Could a drop in natural gas prices spur additional market share growth?
As we swing into spring earnings season, Q1 earnings are coming fast, along with questions surrounding the state of natural gas and oil prices.
In a non-oil and gas realm, Arch Coal Inc. (ticker: ACI) released Q1 results this week. The coal giant reported a net loss of $113 million, or $0.53 per diluted share, in the first quarter of 2015 compared with a net loss of $124 million, or $0.59 per diluted share, in the first quarter of 2014. Revenues totaled $677 million for the three months ended March 31, 2015, down 8% from $736 million for the first quarter of 2014.
Other coal suppliers have experienced similar declines.
“U.S. coal giant Peabody Energy Corporation [ticker: BTU] reported a 5.5 percent drop in first-quarter revenue due to falling prices and slowing Chinese demand,” reported the International Business Times. “The St. Louis company also lowered its projections for U.S. coal demand and production in 2015, citing stiff competition from cheaper natural gas.”
Electric Generation: Swapping Coal for Gas
Some of the revenue drop could be related to the falling natural gas price. There is a substitution effect of swapping coal use for the less GHG-intense natural gas by companies generating electrical power. It is driving market share away from coal. But how much is price driven and how much is driven by government regulation?
Based on the way U.S. electricity is consumed, coal has historically played the base supply role. It has been relied upon for years as one of the primary sources of electrical power for much of the globe. Thermal coal is plentiful and it’s cheap. However, natural gas has been creeping in plant-by-plant during the past few years, taking away market share from the coal producers as the fuel of choice.
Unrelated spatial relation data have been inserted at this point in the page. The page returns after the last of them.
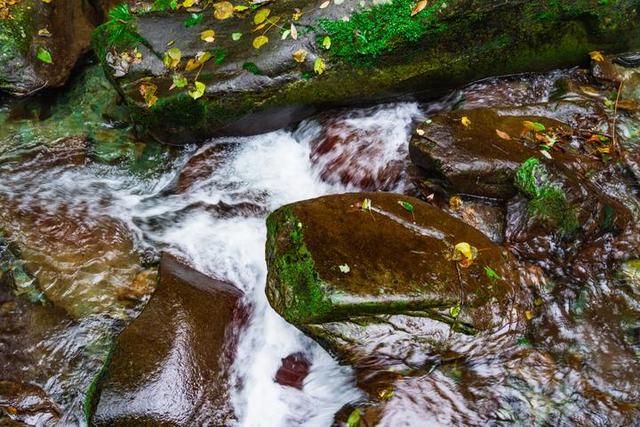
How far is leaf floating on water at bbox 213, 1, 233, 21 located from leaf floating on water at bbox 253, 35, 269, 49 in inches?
18.7

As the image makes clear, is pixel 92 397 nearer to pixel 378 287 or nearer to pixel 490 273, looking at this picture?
pixel 378 287

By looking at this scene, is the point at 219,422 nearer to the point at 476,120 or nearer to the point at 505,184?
the point at 505,184

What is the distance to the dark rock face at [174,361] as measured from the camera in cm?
325

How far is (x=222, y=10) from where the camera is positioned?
4.87 m

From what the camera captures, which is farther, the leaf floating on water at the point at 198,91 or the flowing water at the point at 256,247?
the leaf floating on water at the point at 198,91

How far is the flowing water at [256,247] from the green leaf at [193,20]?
118 centimetres

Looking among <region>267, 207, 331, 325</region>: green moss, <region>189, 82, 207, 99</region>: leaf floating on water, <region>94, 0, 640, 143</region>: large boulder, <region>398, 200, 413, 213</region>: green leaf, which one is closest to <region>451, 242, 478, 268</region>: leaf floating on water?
<region>398, 200, 413, 213</region>: green leaf

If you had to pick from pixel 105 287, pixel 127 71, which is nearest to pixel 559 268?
pixel 105 287

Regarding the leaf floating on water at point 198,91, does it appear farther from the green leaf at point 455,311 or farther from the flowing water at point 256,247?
the green leaf at point 455,311

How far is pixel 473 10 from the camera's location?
14.9ft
In regions with competitive wholesale electricity markets, the generation price generally follows the natural gas price. The price of electricity in wholesale markets is determined by the marginal cost of energy—the cost of serving the next increment of demand for a determined time period. Natural gas fuels the marginal generators during most peak and some off-peak periods in many regions, says the EIA.
When coal is trading at a discount to natural gas, the logical fiscal choice is to utilize coal as your fuel source (EPA and other federal regulator pressures notwithstanding). However, when the prices get closer and coal and natural gas begin to trade at an energy equivalent basis, coal price can set a floor for gas prices. Said differently, if natural gas prices trade at a discount to coal, there is an economic incentive to switch to natural gas.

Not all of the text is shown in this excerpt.